● **Directions for this task**
Before printing the listing, strip out its pictures and keep everything else exact.

● **Dataset excerpts**
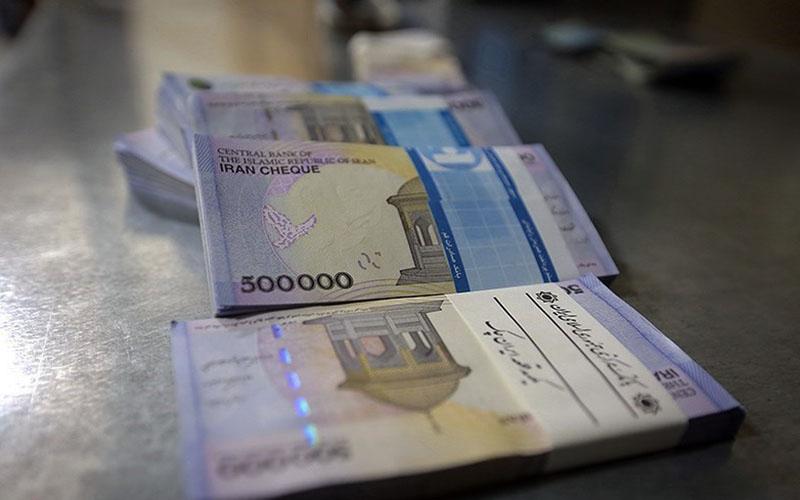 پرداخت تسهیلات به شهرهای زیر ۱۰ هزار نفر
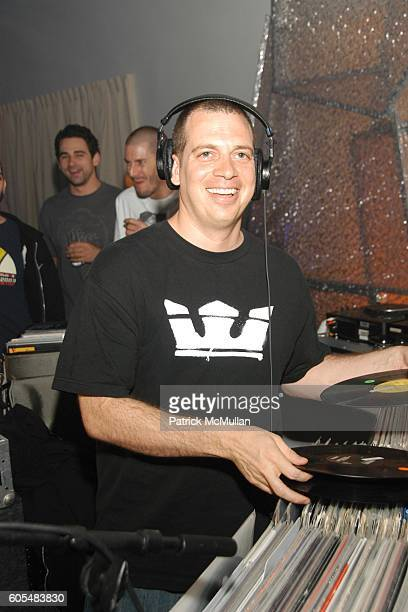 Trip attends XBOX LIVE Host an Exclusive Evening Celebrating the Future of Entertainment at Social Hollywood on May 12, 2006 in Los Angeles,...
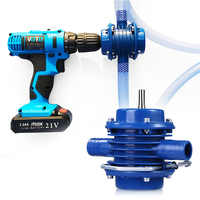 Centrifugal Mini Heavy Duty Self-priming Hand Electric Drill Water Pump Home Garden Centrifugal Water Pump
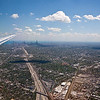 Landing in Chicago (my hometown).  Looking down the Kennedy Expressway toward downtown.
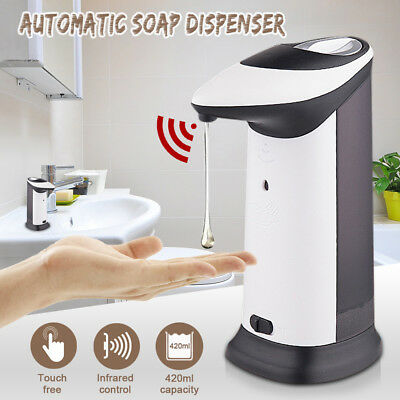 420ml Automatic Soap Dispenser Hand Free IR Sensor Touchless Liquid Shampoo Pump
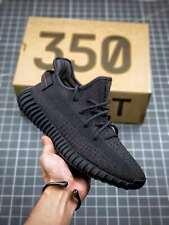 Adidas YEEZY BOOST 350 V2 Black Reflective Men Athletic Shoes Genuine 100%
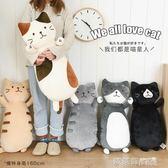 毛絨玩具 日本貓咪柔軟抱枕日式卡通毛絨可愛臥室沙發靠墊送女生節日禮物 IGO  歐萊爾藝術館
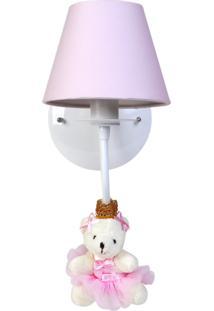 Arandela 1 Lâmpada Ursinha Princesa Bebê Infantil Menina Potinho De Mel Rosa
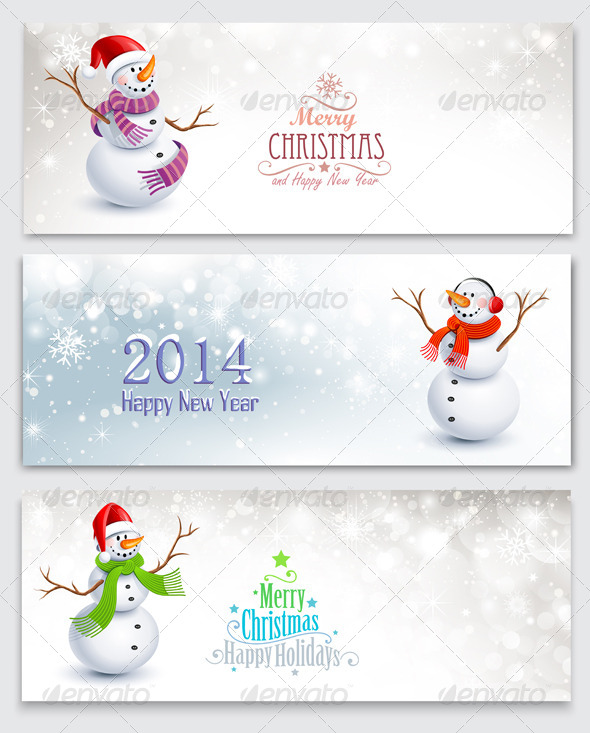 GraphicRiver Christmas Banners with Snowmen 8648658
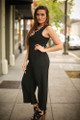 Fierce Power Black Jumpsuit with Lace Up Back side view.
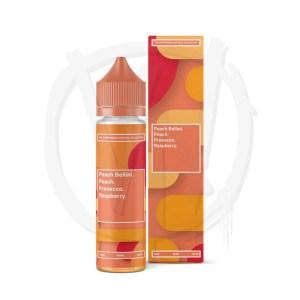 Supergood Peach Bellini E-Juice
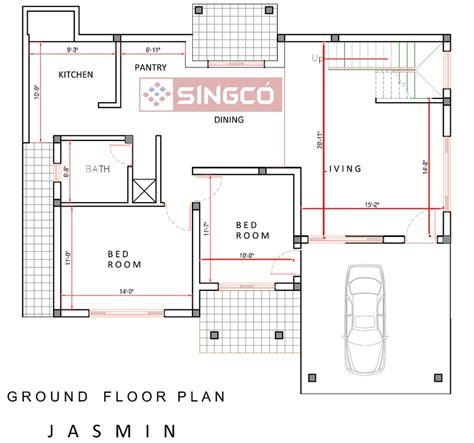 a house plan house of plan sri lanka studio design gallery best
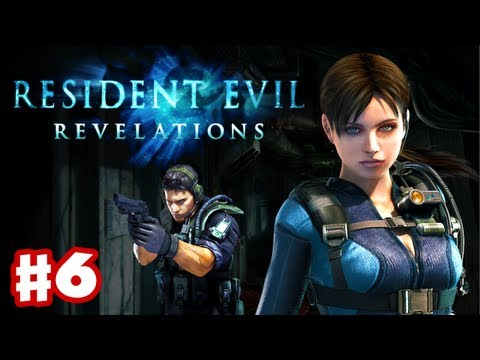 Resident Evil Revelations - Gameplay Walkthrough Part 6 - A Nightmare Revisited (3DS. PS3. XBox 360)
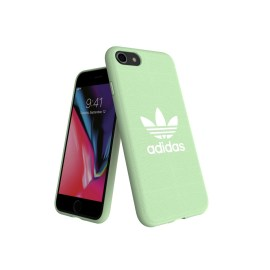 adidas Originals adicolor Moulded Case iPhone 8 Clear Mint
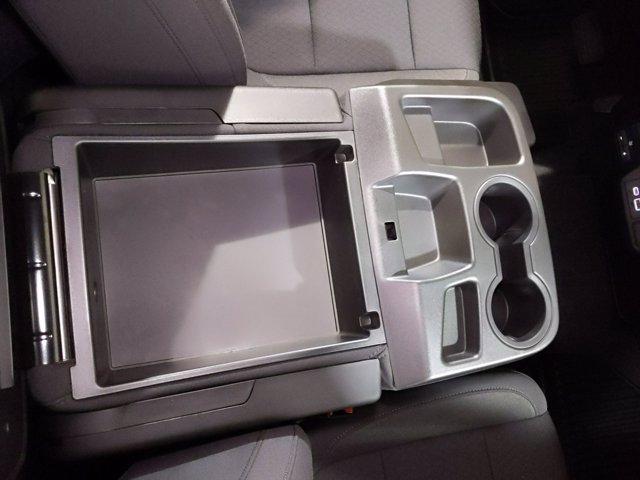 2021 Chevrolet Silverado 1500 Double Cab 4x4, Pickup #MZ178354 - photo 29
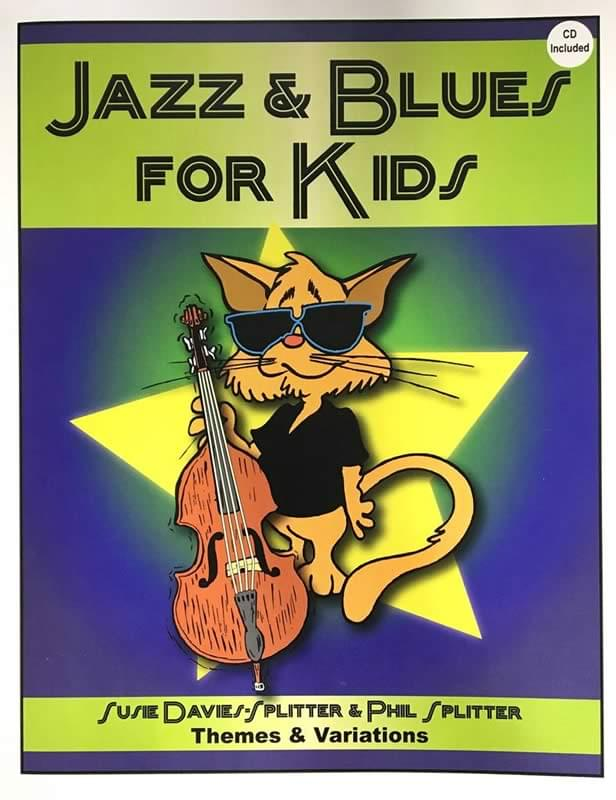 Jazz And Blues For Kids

● **Response area**
 پرداخت تسهیلات به شهرهای زیر ۱۰ هزار نفر
 Trip attends XBOX LIVE Host an Exclusive Evening Celebrating the Future of Entertainment at Social Hollywood on May 12, 2006 in Los Angeles,...
 Centrifugal Mini Heavy Duty Self-priming Hand Electric Drill Water Pump Home Garden Centrifugal Water Pump
 Landing in Chicago (my hometown).  Looking down the Kennedy Expressway toward downtown.
 420ml Automatic Soap Dispenser Hand Free IR Sensor Touchless Liquid Shampoo Pump
 Adidas YEEZY BOOST 350 V2 Black Reflective Men Athletic Shoes Genuine 100%
 毛絨玩具 日本貓咪柔軟抱枕日式卡通毛絨可愛臥室沙發靠墊送女生節日禮物 IGO  歐萊爾藝術館
 Arandela 1 Lâmpada Ursinha Princesa Bebê Infantil Menina Potinho De Mel Rosa
 GraphicRiver Christmas Banners with Snowmen 8648658
 Fierce Power Black Jumpsuit with Lace Up Back side view.
 Supergood Peach Bellini E-Juice
 a house plan house of plan sri lanka studio design gallery best
 Resident Evil Revelations - Gameplay Walkthrough Part 6 - A Nightmare Revisited (3DS. PS3. XBox 360)
 adidas Originals adicolor Moulded Case iPhone 8 Clear Mint
 2021 Chevrolet Silverado 1500 Double Cab 4x4, Pickup #MZ178354 - photo 29
 Jazz And Blues For Kids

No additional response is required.